Mas, como nos acordos passados, a renegociação da dívida baseia-se na disposição da Grécia de reduzir ainda mais os gastos do governo, processo que –conforme se nota no gráfico abaixo—, trouxe apenas sofrimento ao país. Apesar dos cortes draconianos nos gastos, a proporção da dívida pública grega em relação ao PIB chega a ser maior agora do que quando a crise começou. E não há motivos para acreditar que o atual acordo será mais bem sucedido na tarefa de reduzir o peso dessa dívida. E o pior é que, mesmo com as baixíssimas taxas de juros e melhoria das condições econômicas na Europa, Portugal e Itália seguem no mesmo caminho. Os já elevados índices de dívida pública desses dois países não páram de crescer.

A agressiva compra de títulos pelo Banco Central Europeu (BCE) aliada ao quantitative easing (QE) tem sido fundamental para manter a estabilidade nos mercados europeus de títulos. Mas a queda acentuada da atividade econômica na região ou o fim do QE provavelmente reacenderiam as preocupações sobre o potencial de inadimplência da Grécia –além de Portugal e Itália—, o que prejudicaria bastante a recuperação do euro.

O Brexit influencia a cotação do euro?

Aparentemente não! O Reino Unido já começou a negociar sua saída do Mercado Comum Europeu –processo que deverá durar dois anos--, mas, conforme se observa no gráfico abaixo, o índice de volatilidade implícita de 2 anos do euro ante a libra esterlina é um dos menores da década. Isso obviamente sugere que o mercado não está preocupado com o efeito do Brexit nas taxas de câmbio. 

Mas e o efeito Trump?

O potencial de alta da moeda europeia está intimamente ligado ao sentimento positivo dos investidores globais –e os mercados de ações, obviamente, funcionam como termômetro desse sentimento. Mercados em baixa, portanto, não ajudariam em nada a valorização do euro.

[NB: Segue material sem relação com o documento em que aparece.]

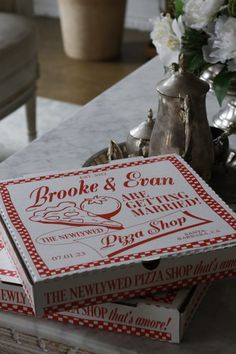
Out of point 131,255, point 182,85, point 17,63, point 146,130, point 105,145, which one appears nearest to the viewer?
point 131,255

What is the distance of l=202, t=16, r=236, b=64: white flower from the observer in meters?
0.97

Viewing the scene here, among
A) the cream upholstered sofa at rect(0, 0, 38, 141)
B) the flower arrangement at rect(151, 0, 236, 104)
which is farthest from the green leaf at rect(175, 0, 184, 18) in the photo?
the cream upholstered sofa at rect(0, 0, 38, 141)

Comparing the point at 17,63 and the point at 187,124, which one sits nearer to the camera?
the point at 187,124

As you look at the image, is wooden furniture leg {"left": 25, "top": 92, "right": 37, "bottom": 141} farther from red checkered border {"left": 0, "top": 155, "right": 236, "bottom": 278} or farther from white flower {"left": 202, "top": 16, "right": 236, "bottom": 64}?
red checkered border {"left": 0, "top": 155, "right": 236, "bottom": 278}

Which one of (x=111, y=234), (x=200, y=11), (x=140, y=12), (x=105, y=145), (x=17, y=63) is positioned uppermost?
(x=200, y=11)

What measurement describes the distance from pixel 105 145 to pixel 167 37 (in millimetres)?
213

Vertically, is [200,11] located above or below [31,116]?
above

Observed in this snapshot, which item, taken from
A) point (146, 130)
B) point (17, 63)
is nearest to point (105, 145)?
point (146, 130)

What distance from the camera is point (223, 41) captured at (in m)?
0.98

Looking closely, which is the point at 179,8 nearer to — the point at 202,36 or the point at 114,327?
the point at 202,36

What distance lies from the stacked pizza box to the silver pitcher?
4.4 inches

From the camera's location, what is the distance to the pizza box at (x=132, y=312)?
667mm

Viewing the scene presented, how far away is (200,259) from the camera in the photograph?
67 centimetres

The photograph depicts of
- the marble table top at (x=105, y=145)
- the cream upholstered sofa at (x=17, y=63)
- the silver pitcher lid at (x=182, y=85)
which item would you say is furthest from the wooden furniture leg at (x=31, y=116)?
the silver pitcher lid at (x=182, y=85)
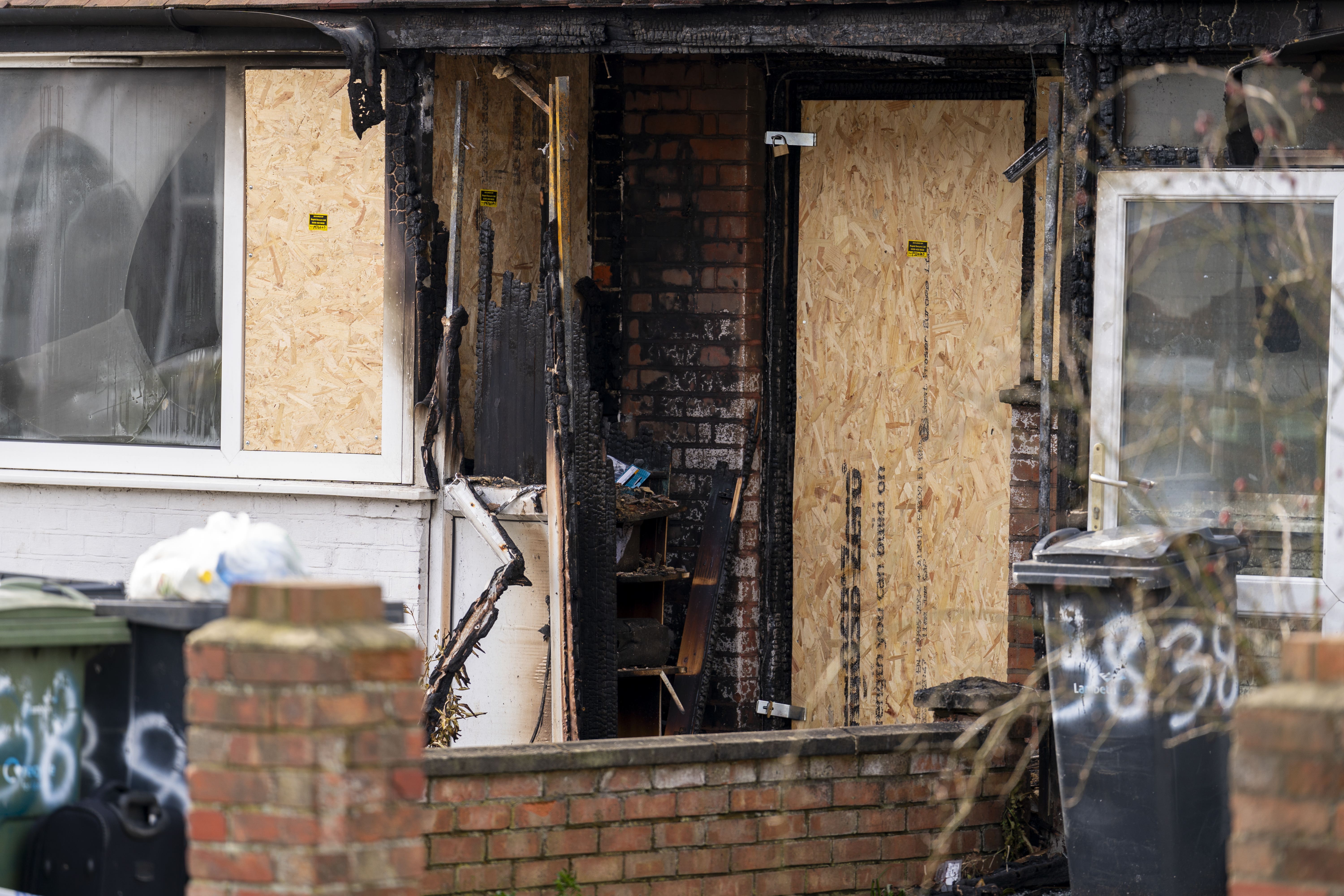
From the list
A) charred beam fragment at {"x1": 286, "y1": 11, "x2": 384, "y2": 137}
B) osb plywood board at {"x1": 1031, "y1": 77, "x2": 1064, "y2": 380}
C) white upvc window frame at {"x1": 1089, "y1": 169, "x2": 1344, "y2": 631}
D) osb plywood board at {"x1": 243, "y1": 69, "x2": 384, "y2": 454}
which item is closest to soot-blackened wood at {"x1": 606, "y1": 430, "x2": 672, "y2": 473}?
osb plywood board at {"x1": 243, "y1": 69, "x2": 384, "y2": 454}

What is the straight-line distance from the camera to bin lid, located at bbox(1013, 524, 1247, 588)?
4.88 m

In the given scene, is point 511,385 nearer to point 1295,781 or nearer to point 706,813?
point 706,813

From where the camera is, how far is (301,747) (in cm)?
312

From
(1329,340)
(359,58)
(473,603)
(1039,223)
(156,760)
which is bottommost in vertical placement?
(156,760)

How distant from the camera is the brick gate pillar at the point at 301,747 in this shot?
311 centimetres

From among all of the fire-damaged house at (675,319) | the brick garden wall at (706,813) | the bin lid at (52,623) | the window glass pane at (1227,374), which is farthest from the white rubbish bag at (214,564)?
the window glass pane at (1227,374)

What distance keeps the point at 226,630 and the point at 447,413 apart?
3.29m

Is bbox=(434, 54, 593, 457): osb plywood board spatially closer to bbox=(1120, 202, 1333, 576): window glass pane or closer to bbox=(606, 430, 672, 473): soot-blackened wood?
bbox=(606, 430, 672, 473): soot-blackened wood

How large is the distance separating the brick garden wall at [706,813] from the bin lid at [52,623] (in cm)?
127

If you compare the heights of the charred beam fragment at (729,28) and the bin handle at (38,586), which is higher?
the charred beam fragment at (729,28)

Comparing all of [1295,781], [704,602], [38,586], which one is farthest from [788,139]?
[1295,781]

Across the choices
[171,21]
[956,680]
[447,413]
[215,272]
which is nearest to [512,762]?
[447,413]

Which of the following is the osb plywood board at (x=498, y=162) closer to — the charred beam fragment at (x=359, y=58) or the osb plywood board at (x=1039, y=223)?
the charred beam fragment at (x=359, y=58)

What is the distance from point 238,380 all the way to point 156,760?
297cm
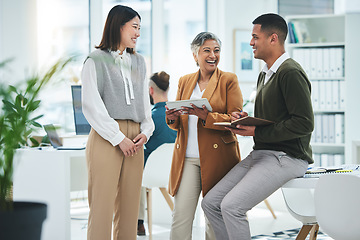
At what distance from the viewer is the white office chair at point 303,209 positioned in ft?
9.61

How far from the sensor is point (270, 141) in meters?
2.51

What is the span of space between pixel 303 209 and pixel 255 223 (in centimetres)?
167

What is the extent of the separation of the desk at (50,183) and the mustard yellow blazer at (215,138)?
72 centimetres

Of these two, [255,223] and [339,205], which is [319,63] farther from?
[339,205]

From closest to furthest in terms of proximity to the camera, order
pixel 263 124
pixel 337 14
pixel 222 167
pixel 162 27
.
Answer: pixel 263 124
pixel 222 167
pixel 337 14
pixel 162 27

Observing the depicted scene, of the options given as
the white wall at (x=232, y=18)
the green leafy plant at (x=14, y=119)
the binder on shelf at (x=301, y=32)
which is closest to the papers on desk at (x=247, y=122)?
the green leafy plant at (x=14, y=119)

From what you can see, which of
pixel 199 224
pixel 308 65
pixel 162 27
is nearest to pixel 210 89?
pixel 199 224

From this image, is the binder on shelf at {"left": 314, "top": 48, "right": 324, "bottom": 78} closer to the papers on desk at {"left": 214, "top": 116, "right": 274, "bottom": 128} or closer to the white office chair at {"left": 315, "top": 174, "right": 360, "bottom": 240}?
the papers on desk at {"left": 214, "top": 116, "right": 274, "bottom": 128}

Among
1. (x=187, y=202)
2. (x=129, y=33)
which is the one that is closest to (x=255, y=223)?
(x=187, y=202)

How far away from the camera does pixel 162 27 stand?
21.0ft

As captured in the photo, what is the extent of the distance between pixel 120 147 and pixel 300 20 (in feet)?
11.9

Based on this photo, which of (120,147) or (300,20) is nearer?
(120,147)

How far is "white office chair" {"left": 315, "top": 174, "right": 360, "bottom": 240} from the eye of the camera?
2248 mm

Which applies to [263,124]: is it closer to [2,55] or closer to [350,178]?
[350,178]
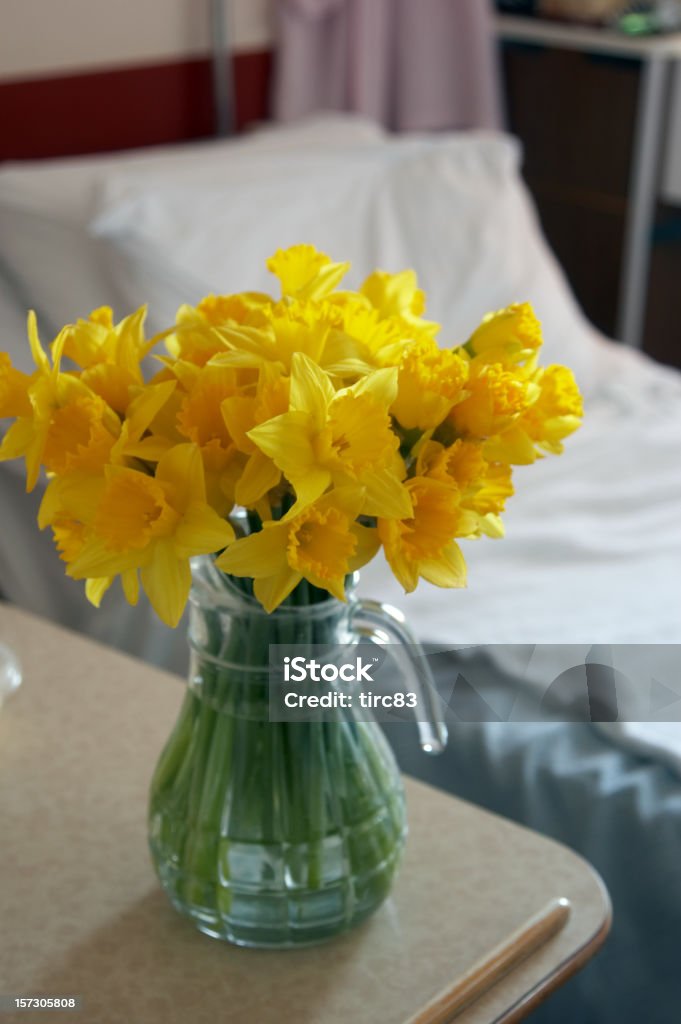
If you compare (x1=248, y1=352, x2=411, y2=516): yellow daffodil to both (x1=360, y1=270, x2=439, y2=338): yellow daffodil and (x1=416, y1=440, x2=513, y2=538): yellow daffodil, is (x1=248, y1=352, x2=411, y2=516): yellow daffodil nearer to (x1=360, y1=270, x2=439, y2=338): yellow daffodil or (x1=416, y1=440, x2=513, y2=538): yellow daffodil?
(x1=416, y1=440, x2=513, y2=538): yellow daffodil

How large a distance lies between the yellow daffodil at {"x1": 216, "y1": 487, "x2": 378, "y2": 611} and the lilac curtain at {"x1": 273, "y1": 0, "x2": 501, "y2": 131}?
69.0 inches

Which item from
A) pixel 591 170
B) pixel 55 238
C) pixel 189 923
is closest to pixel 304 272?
pixel 189 923

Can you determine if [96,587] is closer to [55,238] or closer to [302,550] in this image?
[302,550]

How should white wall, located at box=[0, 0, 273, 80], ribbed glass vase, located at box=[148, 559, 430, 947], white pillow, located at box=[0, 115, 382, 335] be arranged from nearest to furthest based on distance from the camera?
ribbed glass vase, located at box=[148, 559, 430, 947] → white pillow, located at box=[0, 115, 382, 335] → white wall, located at box=[0, 0, 273, 80]

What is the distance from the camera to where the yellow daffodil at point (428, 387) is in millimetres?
656

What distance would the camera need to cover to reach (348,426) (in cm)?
63

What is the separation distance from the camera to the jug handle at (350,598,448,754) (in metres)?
0.76

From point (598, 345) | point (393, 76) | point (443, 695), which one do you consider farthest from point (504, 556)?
point (393, 76)

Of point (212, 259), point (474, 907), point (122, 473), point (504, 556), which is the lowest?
point (504, 556)

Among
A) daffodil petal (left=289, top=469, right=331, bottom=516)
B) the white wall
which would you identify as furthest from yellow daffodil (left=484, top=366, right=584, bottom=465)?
the white wall

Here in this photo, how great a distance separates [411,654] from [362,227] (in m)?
1.16

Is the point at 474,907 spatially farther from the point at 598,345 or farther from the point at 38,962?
the point at 598,345

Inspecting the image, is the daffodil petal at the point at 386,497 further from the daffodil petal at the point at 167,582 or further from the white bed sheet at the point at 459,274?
the white bed sheet at the point at 459,274

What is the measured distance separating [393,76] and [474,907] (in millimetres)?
2002
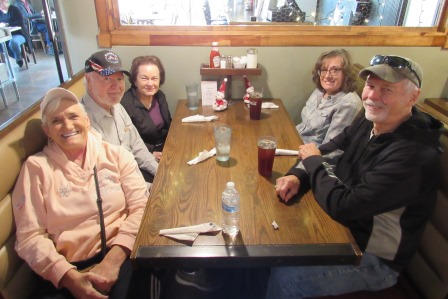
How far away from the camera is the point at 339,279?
1.18 meters

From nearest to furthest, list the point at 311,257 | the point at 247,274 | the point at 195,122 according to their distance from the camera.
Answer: the point at 311,257
the point at 247,274
the point at 195,122

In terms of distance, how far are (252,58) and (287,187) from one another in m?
1.34

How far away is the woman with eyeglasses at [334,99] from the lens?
6.02ft

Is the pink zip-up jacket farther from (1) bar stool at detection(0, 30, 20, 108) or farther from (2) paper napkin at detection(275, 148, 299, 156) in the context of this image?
(1) bar stool at detection(0, 30, 20, 108)

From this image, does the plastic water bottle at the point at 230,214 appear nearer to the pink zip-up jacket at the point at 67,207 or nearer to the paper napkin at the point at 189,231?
the paper napkin at the point at 189,231

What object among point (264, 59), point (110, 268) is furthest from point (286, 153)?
point (264, 59)

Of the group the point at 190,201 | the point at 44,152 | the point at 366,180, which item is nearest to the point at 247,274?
the point at 190,201

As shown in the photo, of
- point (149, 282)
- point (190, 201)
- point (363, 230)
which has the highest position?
point (190, 201)

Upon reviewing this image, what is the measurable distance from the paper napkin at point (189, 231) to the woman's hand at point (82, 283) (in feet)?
1.13

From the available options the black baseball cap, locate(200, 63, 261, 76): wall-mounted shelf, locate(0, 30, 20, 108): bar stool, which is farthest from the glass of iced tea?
locate(0, 30, 20, 108): bar stool

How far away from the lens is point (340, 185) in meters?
1.14

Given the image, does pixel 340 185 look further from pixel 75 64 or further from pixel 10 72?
pixel 10 72

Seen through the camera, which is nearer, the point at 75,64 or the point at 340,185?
the point at 340,185

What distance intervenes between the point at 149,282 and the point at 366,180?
3.04ft
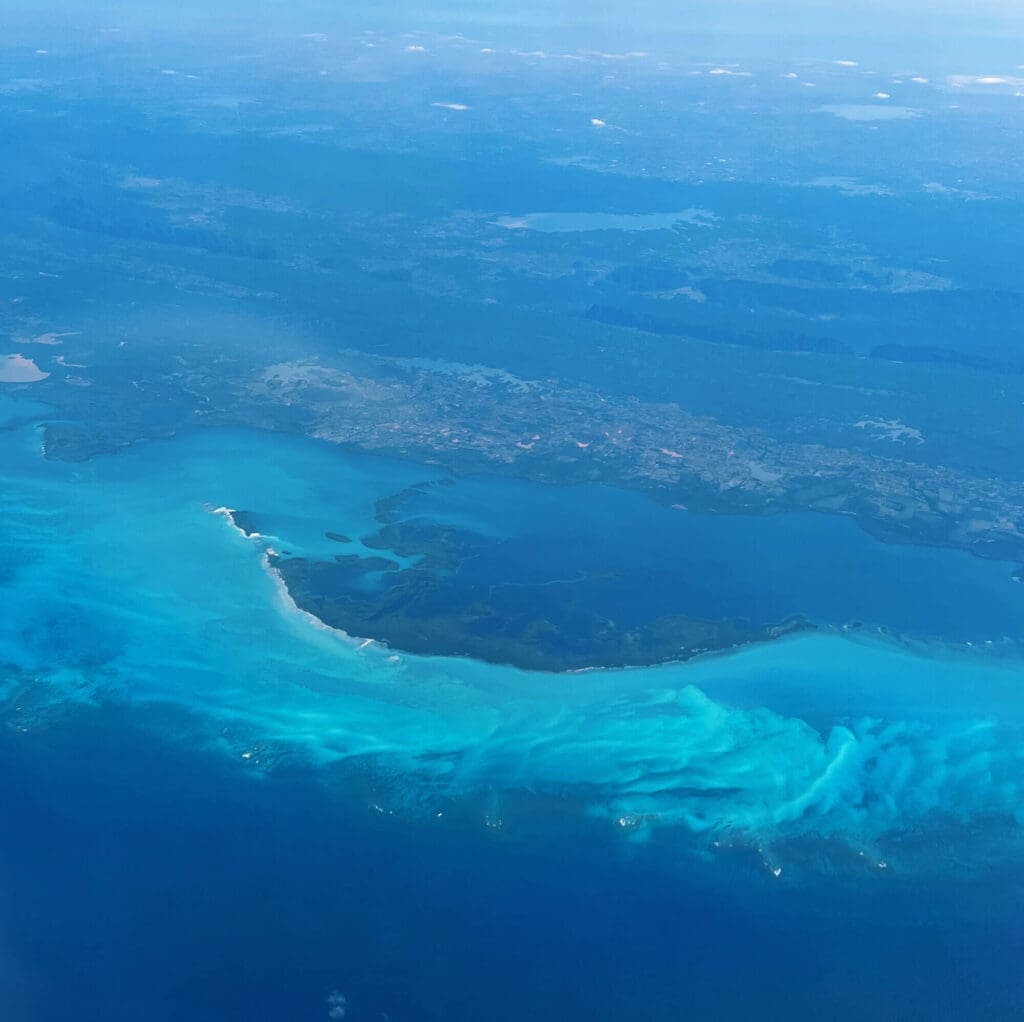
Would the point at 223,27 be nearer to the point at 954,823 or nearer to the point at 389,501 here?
the point at 389,501

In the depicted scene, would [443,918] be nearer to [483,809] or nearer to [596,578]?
[483,809]

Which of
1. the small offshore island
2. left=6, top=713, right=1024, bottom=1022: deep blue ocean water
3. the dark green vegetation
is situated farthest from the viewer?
the dark green vegetation

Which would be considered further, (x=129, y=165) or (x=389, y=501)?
(x=129, y=165)

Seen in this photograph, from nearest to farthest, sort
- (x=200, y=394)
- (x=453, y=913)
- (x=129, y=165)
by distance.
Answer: (x=453, y=913) < (x=200, y=394) < (x=129, y=165)

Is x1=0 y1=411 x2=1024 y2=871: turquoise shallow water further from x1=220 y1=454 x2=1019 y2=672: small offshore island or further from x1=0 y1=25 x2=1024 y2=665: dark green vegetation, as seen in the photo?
x1=0 y1=25 x2=1024 y2=665: dark green vegetation

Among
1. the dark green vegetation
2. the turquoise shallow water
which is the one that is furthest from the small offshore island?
the turquoise shallow water

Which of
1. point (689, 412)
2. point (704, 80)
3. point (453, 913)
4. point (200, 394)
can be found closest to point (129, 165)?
point (200, 394)
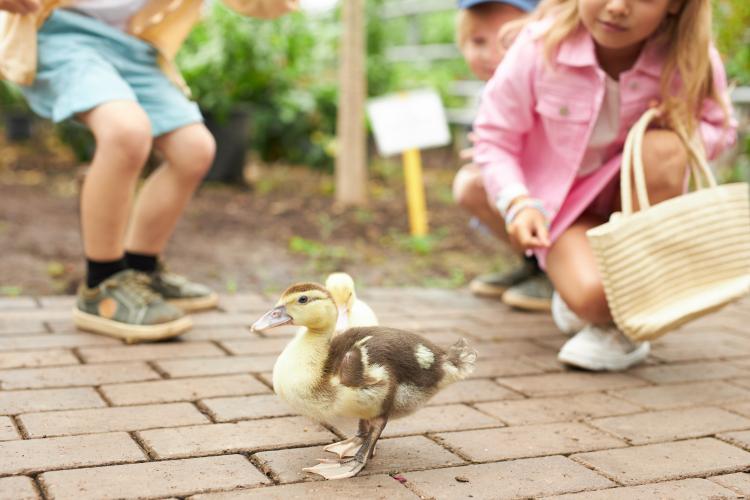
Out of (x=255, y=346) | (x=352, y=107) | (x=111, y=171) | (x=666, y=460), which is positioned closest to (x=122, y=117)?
(x=111, y=171)

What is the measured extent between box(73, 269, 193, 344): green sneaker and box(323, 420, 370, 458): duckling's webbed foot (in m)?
1.18

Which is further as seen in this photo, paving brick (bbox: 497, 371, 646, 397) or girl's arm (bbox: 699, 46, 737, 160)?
girl's arm (bbox: 699, 46, 737, 160)

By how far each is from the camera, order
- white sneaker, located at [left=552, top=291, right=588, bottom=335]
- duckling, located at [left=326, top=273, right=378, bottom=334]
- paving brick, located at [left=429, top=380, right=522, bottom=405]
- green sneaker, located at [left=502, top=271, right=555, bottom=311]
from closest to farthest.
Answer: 1. duckling, located at [left=326, top=273, right=378, bottom=334]
2. paving brick, located at [left=429, top=380, right=522, bottom=405]
3. white sneaker, located at [left=552, top=291, right=588, bottom=335]
4. green sneaker, located at [left=502, top=271, right=555, bottom=311]

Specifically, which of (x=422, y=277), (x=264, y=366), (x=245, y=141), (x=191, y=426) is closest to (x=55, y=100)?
(x=264, y=366)

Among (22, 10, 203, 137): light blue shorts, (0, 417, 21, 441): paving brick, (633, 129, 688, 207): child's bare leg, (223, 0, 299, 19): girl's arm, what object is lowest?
(0, 417, 21, 441): paving brick

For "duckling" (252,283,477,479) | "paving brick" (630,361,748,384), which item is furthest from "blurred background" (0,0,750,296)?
"duckling" (252,283,477,479)

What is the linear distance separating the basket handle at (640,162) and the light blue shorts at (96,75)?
1.59 m

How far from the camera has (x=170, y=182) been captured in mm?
3551

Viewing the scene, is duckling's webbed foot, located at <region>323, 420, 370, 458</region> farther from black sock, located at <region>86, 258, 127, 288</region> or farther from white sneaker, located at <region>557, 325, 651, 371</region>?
black sock, located at <region>86, 258, 127, 288</region>

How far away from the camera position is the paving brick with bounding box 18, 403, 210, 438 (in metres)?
2.34

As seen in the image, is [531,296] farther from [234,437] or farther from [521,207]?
[234,437]

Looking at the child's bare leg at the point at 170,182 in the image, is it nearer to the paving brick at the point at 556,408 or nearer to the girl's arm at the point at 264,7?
the girl's arm at the point at 264,7

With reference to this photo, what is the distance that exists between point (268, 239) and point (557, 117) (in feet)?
7.89

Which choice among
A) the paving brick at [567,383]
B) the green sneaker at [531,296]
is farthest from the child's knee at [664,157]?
the green sneaker at [531,296]
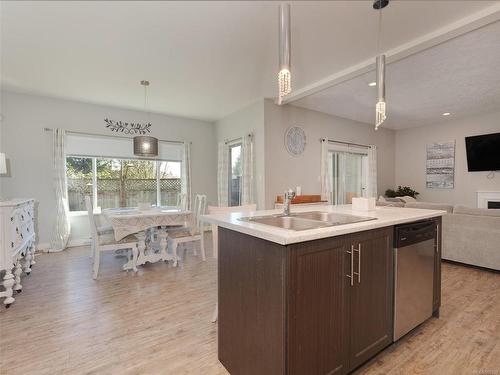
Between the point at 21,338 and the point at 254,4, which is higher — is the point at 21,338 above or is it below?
below

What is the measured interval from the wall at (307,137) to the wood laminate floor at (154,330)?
2268mm

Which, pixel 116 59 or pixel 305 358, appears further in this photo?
pixel 116 59

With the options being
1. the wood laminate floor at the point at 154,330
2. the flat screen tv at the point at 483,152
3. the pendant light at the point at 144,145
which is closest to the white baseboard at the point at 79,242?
the wood laminate floor at the point at 154,330

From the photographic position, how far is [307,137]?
516cm

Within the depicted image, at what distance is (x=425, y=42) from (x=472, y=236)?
243 cm

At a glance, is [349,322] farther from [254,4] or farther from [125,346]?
[254,4]

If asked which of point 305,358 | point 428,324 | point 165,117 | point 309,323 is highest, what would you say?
point 165,117

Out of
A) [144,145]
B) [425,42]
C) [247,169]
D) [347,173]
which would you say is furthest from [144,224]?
[347,173]

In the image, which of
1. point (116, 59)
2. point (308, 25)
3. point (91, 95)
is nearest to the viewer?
point (308, 25)

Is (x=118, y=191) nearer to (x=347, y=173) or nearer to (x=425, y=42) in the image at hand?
(x=347, y=173)

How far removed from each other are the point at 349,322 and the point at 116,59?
11.5 feet

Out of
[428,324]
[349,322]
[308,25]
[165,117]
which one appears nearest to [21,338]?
[349,322]

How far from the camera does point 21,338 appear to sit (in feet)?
6.30

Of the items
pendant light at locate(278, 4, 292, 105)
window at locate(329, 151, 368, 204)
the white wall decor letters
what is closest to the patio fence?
window at locate(329, 151, 368, 204)
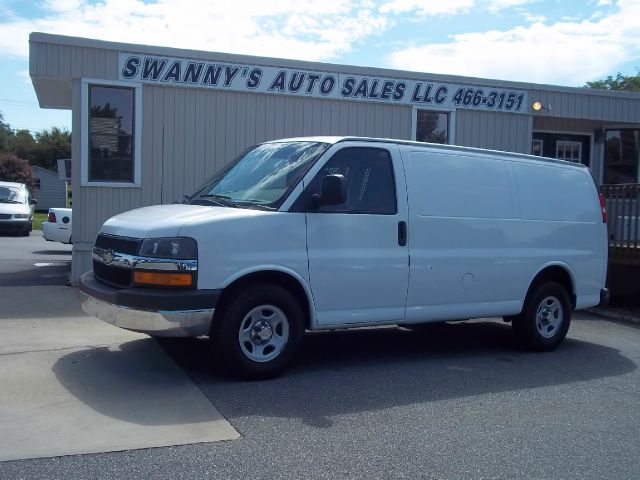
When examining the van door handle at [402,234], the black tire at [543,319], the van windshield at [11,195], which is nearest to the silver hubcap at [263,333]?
the van door handle at [402,234]

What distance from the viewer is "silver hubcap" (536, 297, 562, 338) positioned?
8.27 meters

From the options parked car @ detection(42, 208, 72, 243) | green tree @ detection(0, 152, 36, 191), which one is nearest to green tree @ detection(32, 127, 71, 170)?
green tree @ detection(0, 152, 36, 191)

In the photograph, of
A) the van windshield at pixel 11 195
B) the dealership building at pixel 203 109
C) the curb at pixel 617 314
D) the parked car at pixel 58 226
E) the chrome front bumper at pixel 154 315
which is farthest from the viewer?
the van windshield at pixel 11 195

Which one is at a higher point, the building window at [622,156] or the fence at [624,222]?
the building window at [622,156]

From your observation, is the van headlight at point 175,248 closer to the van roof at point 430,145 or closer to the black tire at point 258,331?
the black tire at point 258,331

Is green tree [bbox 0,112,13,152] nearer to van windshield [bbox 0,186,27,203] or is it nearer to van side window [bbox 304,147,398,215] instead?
van windshield [bbox 0,186,27,203]

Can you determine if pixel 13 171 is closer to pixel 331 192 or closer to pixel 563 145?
pixel 563 145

Mas a desaceleração dos mercados em meados de maio foi motivada especificamente pelas preocupações acerca do conturbado governo de Donald Trump. O rali visto logo após a eleição do presidente americano estava relacionado a fortes expectativas de que a nova administração implantaria medidas econômicas favoráveis ao mercado, como cortes nos impostos setoriais e alteração dos regulamentos bancários. As chances de essas políticas serem implantadas, no entanto, parecem diminuir a cada dia diante dos contratempos políticos que Trump tem enfrentado. O fator Trump, sem dúvida, não representa um indicador muito positivo em relação às perspectivas de curto prazo para o euro.

 

Prognóstico final

De todos os fatores expostos acima, a cotação do cobre provavelmente é o guia mais confiável na hora de avaliar o prognóstico de valorização do euro. Já as eleições legislativas francesas, que ocorrem em 11 e 18 de junho, não deverão ter grande influência sobre a cotação da moeda. Se o partido de Emmanuel Macron, La République En Marche!, obtiver um bom desempenho nas urnas, será apenas um impulso extra.

De qualquer forma, mesmo que as condições permaneçam favoráveis à recuperação da moeda europeia, a sua cotação não deve exceder o 1,20 dólar. No longo prazo, entretanto, economistas concordam que as perspectivas para o euro serão negativas até que se chegue a um acordo para reduzir de forma significativa o peso da dívida de países como Grécia, Portugal e Itália.